### Material for the task:
━━━━━━
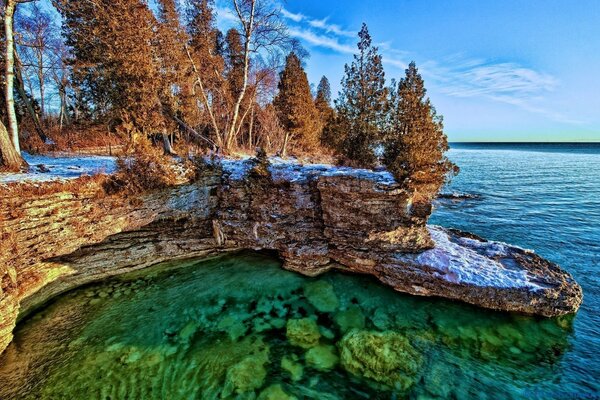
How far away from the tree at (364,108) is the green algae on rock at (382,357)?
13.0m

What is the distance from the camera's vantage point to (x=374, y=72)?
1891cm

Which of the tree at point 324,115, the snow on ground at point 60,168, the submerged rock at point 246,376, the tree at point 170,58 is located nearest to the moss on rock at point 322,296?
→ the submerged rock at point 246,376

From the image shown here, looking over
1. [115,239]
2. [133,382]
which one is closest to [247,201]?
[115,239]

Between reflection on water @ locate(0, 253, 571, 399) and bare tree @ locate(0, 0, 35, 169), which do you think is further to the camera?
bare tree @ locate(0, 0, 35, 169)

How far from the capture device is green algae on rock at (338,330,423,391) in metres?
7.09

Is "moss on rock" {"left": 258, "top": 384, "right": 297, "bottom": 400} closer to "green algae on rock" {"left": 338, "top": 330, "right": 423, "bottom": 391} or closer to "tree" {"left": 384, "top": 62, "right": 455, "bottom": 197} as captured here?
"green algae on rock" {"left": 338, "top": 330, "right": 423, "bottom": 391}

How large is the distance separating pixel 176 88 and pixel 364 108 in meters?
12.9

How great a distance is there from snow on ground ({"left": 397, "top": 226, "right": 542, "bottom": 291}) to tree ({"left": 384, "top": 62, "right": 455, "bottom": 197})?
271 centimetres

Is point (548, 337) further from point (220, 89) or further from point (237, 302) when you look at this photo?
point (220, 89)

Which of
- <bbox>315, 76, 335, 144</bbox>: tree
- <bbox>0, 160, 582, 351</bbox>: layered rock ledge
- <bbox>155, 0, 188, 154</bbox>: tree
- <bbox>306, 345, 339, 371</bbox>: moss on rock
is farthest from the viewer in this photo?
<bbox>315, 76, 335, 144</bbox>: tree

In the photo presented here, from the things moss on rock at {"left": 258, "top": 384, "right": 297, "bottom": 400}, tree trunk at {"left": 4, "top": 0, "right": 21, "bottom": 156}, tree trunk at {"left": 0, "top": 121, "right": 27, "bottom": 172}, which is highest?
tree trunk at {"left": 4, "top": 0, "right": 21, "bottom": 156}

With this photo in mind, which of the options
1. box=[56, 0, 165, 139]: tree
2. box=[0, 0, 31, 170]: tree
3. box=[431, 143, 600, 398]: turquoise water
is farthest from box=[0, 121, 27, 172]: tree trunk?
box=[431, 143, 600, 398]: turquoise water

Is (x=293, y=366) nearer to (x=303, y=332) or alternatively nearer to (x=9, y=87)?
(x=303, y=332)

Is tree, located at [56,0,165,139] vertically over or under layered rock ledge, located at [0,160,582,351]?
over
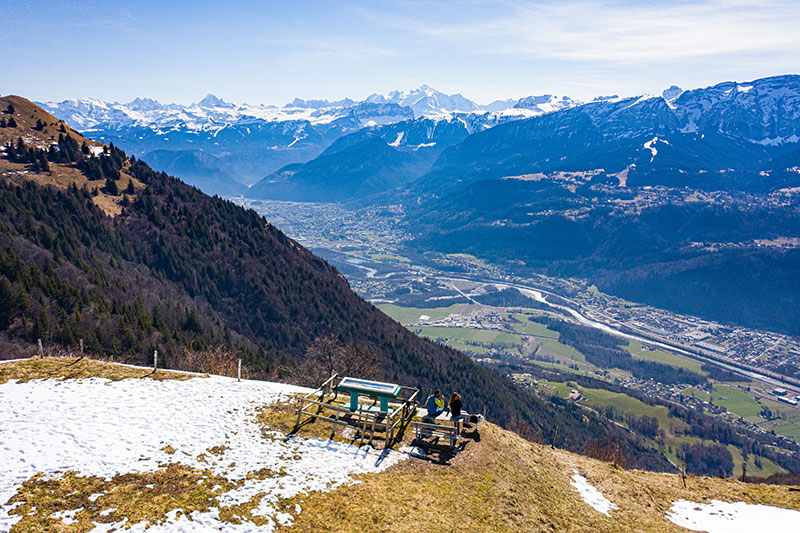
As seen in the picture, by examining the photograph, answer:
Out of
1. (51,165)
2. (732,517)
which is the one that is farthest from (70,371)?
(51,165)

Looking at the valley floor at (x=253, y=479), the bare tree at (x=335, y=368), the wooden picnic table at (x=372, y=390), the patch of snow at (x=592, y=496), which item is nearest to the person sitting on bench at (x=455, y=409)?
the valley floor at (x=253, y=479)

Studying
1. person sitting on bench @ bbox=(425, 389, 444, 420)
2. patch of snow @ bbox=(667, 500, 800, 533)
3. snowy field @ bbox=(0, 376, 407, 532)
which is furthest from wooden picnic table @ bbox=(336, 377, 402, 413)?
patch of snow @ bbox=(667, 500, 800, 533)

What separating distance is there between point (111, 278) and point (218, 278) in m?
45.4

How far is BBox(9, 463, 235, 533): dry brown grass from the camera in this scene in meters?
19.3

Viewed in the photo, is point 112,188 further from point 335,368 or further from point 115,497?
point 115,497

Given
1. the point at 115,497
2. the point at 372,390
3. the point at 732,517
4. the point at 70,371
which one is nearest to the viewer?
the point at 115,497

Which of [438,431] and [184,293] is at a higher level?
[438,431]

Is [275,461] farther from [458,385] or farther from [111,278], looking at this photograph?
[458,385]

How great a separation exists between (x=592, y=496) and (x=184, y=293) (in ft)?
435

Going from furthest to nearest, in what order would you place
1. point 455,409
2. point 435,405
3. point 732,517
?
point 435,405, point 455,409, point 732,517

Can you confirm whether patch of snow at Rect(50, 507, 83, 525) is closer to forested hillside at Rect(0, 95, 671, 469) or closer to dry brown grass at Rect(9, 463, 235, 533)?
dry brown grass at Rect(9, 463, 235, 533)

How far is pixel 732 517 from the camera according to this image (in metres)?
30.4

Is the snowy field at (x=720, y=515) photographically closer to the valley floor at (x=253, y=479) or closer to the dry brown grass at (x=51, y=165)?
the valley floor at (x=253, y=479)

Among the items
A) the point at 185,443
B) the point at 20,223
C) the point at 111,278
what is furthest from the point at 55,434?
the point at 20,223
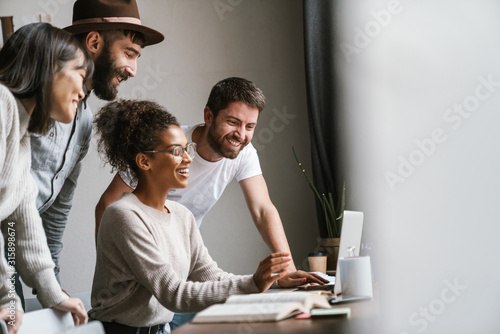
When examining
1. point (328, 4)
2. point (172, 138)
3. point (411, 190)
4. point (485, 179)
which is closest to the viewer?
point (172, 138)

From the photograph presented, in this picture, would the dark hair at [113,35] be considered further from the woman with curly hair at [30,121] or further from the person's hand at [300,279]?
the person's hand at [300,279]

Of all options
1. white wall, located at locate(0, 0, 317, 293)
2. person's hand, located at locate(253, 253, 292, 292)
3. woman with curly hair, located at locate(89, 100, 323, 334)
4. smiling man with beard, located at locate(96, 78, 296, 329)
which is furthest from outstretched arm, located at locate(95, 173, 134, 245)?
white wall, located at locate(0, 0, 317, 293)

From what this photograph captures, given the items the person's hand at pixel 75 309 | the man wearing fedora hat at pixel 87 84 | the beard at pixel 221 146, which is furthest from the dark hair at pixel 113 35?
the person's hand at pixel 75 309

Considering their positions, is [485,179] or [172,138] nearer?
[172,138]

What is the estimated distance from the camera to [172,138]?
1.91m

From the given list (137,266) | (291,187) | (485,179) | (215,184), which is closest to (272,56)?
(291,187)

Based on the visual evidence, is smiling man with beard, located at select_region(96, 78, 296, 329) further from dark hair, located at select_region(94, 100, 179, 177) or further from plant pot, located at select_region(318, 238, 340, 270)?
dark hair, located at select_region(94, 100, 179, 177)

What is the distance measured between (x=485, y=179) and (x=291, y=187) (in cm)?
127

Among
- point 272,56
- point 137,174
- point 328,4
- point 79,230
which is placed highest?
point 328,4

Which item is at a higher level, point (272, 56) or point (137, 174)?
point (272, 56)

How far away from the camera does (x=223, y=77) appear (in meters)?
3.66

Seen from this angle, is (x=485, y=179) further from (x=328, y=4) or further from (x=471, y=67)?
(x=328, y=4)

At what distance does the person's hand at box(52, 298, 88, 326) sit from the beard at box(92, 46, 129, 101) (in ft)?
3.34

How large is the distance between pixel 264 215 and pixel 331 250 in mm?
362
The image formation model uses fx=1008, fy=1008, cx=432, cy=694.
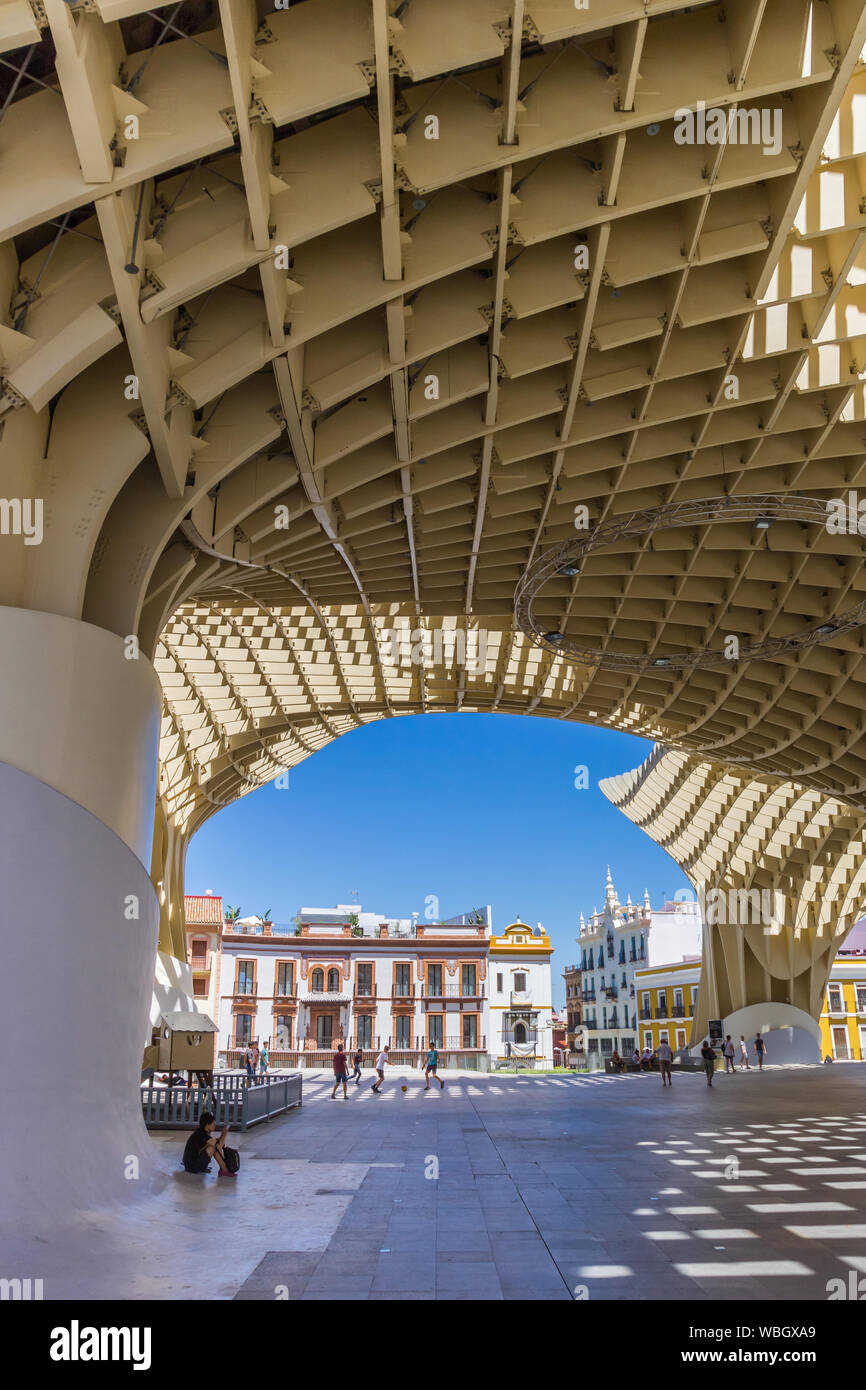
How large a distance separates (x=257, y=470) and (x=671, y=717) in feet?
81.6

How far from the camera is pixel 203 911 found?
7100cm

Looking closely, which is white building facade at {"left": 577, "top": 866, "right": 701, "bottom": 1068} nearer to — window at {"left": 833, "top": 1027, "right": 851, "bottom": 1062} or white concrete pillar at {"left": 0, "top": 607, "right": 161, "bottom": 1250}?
━━━━━━
### Objective:
Please edit the lines of data starting at the one containing "as captured here?" and ending at the one containing "271 centimetres": change "separating" to "between", leave everything else as is, and return only those lines.

### Full response:
Is "moss on rock" {"left": 258, "top": 384, "right": 297, "bottom": 400} closer to "green algae on rock" {"left": 338, "top": 330, "right": 423, "bottom": 391} or closer to "tree" {"left": 384, "top": 62, "right": 455, "bottom": 197} as captured here?
"green algae on rock" {"left": 338, "top": 330, "right": 423, "bottom": 391}

How large is the distance between pixel 176 88 and pixel 364 108 in meters?
12.9

How great a distance is there from snow on ground ({"left": 397, "top": 226, "right": 542, "bottom": 291}) to tree ({"left": 384, "top": 62, "right": 455, "bottom": 197})?
271 centimetres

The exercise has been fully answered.